Quand je regarde l'écran, l'écran me regarde.
Un film de Tarsem (Singh) (2006) avec Lee Pace & Justine Waddell, présenté par David Fincher & Spike Jonze, d’après le film bulgare Yo-ho-ho de Valery Petrov (1981).
Un blu-ray M6 (2009).
Résumé : 1920 dans un hôpital californien. Un cascadeur de cinéma muet victime d’un accident décide d’égayer le quotidien d’une petite hindoue pleine d'imagination en lui racontant des histoires épiques et merveilleuses, notamment celle où les 5 Guerriers fantastiques se révoltent contre le diabolique Gouverneur Odious. Ce faisant, son conte se nourrit de ses propres fantasmes et exigences sur la vie, et de la passion débordante de la petite…
Une chronique de Vance
The Fall est un film de Tarsem, le réalisateur du controversé the Cell (images magnifiques, scénario vain). Ici, s'inspirant assez ouvertement de la mouvance du Labyrinthe de Pan, il s'appuie sur une structure réalisant une synthèse entre l'Histoire sans fin et Princess Bride : dans le monde réel, un adulte raconte une histoire fantasmagorique à une enfant, mais leurs avatars prennent place dans l’histoire et le narrateur comme l’auditeur peuvent influer sur le cours du récit. La séquence d’ouverture au ralenti, dans un somptueux noir & blanc, annonce la couleur : on va en prendre plein les yeux. Dès les premières secondes, on ne peut que béer d’admiration (j’ai dû faire « Wow ! » une paire de fois).
Cachou (lire par ailleurs son article) avait été séduite par la recherche permanente d’une esthétique exceptionnelle, des plans à couper le souffle tant par les textures que par le choix des couleurs, l’éclairage et le cadrage. Elle avait raison : visuellement, c'est époustouflant. Tarsem a parcouru le monde pendant 5 ans pour trouver des paysages absolument sublimes et des monuments géométriquement parfaits : 26 sites sur 18 pays ont été shootés, de Bali aux îles Fidji pour leurs atolls et eaux cristallines en passant par le Cambodge, Istanbul, l’Egypte, l’Afrique du Sud (les scènes d’hôpital) et l’Inde (la cité de Jodhpur) principalement. Truffant chaque scène de filtres poussés, retravaillant la photo en saturant les couleurs, il obtient sur ce blu-ray un résultat qui figure parmi ce qu'on trouve de plus beau à visionner actuellement.
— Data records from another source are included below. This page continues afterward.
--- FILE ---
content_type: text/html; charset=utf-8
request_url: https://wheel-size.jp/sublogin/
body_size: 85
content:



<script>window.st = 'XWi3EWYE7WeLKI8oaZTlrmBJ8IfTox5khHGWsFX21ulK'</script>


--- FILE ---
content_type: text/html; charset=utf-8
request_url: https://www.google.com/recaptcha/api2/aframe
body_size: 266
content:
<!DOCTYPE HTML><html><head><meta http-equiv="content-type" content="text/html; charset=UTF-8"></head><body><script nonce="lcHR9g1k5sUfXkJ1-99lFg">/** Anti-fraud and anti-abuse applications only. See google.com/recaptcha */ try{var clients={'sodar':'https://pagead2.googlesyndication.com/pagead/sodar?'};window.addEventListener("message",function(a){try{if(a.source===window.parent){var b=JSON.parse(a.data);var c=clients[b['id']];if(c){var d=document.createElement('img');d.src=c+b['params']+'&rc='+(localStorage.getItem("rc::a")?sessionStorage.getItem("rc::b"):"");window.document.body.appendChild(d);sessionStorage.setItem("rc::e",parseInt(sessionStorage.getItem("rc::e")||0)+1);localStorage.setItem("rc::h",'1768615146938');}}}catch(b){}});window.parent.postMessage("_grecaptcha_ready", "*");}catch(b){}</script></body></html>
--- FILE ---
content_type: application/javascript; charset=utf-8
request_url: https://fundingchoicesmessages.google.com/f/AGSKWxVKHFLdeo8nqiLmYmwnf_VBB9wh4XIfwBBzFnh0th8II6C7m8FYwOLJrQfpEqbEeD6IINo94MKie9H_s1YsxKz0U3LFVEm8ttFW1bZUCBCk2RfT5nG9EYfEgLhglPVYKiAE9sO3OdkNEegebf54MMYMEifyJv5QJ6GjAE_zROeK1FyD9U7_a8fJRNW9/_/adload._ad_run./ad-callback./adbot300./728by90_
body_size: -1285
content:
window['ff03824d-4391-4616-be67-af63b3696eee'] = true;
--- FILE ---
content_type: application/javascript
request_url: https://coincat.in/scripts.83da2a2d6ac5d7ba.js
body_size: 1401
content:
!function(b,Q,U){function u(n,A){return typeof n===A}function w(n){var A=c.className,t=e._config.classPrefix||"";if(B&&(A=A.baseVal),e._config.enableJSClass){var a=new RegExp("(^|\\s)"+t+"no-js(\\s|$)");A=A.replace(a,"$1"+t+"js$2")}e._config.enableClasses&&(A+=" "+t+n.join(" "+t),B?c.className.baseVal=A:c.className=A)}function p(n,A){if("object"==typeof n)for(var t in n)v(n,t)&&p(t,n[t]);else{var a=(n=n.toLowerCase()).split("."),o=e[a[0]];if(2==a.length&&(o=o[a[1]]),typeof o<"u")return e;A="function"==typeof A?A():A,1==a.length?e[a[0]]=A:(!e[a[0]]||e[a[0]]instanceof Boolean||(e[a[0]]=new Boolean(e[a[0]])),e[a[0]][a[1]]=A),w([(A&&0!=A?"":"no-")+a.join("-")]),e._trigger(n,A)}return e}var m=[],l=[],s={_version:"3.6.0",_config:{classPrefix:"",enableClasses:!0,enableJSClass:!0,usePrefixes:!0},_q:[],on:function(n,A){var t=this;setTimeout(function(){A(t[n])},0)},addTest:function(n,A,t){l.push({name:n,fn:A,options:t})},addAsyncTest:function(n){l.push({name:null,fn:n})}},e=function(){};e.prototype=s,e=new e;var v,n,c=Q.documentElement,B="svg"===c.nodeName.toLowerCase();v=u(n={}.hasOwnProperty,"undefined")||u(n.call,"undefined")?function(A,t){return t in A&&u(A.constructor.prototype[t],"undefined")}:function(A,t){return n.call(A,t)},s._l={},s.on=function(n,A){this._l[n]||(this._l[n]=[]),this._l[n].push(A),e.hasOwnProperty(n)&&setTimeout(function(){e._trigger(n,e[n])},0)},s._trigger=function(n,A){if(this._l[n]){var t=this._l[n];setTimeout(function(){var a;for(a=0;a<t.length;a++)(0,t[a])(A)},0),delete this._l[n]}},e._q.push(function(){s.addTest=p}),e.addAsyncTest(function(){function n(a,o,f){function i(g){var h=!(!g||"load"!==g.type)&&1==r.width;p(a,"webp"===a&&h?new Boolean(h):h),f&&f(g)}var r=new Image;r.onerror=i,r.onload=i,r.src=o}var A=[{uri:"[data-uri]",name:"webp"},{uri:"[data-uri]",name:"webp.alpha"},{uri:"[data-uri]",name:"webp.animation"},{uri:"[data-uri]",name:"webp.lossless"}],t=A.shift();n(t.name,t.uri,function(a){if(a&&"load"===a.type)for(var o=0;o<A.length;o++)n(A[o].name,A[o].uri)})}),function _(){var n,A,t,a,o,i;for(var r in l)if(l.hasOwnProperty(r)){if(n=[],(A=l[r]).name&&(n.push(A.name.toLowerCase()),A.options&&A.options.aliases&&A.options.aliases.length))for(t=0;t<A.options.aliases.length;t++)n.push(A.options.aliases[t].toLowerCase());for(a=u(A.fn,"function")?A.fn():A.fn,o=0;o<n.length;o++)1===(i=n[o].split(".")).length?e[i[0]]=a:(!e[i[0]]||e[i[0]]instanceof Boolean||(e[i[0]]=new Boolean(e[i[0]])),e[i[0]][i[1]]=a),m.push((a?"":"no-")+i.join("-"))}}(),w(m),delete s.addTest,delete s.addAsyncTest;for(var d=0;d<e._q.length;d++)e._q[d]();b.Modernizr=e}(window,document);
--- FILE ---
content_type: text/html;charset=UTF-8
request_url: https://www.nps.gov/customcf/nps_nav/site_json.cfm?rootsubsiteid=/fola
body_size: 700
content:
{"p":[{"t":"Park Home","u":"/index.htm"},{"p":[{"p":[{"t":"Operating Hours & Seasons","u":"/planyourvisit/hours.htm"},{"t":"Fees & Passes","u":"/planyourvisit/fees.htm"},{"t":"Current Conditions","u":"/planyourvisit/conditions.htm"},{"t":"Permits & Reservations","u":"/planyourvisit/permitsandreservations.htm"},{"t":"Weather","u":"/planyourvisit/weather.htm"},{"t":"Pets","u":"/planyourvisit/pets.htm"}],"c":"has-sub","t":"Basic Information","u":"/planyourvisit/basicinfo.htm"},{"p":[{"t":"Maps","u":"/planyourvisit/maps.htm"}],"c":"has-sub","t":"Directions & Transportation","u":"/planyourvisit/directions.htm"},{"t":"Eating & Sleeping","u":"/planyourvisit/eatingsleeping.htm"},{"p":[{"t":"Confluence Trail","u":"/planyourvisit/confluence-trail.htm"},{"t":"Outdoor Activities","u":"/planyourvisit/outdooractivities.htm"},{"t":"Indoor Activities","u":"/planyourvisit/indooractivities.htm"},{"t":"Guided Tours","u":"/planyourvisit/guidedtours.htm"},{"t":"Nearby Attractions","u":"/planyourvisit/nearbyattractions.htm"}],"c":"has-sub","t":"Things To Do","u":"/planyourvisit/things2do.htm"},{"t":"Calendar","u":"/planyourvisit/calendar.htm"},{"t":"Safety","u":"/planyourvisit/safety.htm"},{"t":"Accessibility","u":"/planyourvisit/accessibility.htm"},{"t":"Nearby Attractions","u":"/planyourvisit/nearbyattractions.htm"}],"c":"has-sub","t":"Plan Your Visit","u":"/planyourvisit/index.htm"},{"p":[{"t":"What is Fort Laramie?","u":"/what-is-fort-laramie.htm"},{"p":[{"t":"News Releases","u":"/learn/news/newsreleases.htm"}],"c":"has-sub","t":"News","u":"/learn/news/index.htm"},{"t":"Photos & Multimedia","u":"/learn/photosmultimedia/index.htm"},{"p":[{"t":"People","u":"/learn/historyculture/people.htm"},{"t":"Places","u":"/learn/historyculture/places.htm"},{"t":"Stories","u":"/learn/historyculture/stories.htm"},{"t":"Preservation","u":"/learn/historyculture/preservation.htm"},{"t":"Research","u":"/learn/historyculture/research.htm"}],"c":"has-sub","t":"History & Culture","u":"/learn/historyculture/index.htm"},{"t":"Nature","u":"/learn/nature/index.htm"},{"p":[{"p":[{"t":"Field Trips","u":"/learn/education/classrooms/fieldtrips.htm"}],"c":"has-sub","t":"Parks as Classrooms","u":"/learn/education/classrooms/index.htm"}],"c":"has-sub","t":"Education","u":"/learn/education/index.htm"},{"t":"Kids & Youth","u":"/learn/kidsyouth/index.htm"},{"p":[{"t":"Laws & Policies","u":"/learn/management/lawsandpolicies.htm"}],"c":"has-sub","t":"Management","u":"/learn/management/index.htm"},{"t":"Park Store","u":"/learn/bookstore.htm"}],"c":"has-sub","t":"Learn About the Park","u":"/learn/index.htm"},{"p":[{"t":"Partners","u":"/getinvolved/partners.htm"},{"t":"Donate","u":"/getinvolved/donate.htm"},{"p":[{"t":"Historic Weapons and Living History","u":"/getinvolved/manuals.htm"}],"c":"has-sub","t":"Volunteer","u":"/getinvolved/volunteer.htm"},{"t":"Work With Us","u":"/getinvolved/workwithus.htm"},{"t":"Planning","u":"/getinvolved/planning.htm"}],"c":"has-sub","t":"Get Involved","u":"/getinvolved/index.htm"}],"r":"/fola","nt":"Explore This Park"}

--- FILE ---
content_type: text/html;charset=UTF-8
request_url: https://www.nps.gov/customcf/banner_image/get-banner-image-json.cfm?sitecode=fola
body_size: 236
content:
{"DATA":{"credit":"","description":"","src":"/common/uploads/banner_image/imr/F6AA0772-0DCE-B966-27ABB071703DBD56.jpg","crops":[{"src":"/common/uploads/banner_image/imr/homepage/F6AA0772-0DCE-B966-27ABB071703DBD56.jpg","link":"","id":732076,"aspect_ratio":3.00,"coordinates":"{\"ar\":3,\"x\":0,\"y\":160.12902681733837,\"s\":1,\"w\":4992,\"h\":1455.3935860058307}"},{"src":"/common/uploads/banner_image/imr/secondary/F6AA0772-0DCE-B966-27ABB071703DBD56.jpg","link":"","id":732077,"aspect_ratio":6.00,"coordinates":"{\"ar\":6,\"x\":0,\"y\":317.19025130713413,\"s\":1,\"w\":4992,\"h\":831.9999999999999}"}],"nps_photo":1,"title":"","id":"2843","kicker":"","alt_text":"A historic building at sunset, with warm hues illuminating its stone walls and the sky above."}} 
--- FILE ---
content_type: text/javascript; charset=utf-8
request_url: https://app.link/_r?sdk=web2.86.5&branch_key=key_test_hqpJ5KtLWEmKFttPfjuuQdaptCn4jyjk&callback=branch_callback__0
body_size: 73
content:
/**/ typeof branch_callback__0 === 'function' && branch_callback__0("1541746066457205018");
Un peu à la manière de Hero, il joue habilement avec la lumière et les teintes primaires dont il affuble assez habilement les personnages principaux (les caractérisant spécifiquement comme chez Disney), mais aussi les décors (la cité bleue au pied du palais du Gouverneur Odious est magnifique).
La petite fille, Alexandria, est craquante, son anglais un peu approximatif (s’améliorant naturellement pendant les six semaines de tournage) rend ses séquences à la fois plus touchantes et plus justes (donc, à ne goûter qu'en VO). L'histoire est sympathique, souvent à la limite de la mièvrerie mais sans s'y jeter vraiment, avec cette manière assez roublarde (mais déjà vue par ailleurs - voir par exemple le Magicien d'Oz) de réutiliser des personnages du réel pour peupler le conte. Ce qui peut agacer c'est ce côté film-somme, vendu comme un chef-d’œuvre absolu (que peu connaissent...) alors que le résultat est plus proche d'une très belle série B. C’est un peu agaçant quand on lit la jaquette de se voir presque contraint de respecter ce film, de l’élever au rang qui lui sied. Comme pour le Secret de Terabithia par exemple, vendu pour ce qu’il n’est pas – alors que ses qualités intrinsèques devraient lui suffire.
Parmi ses délires visuels, je n’ai pas pu ne pas apprécier la maîtrise étonnante des images multiples chères à Dali, pour un plan extraordinaire rappelant Espagne de 1938, ou Impressions d’Afrique de 1940 (on remarquera que pour l’affiche, la production s’est encore une fois inspirée du génie catalan en réadaptant le Visage de Mae West – utilisable comme appartement surréaliste). A noter également une très jolie petite séquence en animation évoquant l’intervention chirurgicale pratiquée sur Alexandria après sa chute.
Enfin, le finale est attendu mais suffisamment bien amené pour qu'on passe sur les facilités. Et puis, en parallèle, il y a une très belle vision de ce cinéma encore balbutiant (on voit à la fin des extraits de films de Buster Keaton ou de Harold Lloyd) qui souligne ce qui est une leçon de vie très optimiste.
Une très agréable surprise.
Visionné en V.O.S.T. DTS HD, bien équilibrée, sachant dispenser quelques jolis effets surround (flèches, lames d’épée). L’image est tout simplement à tomber.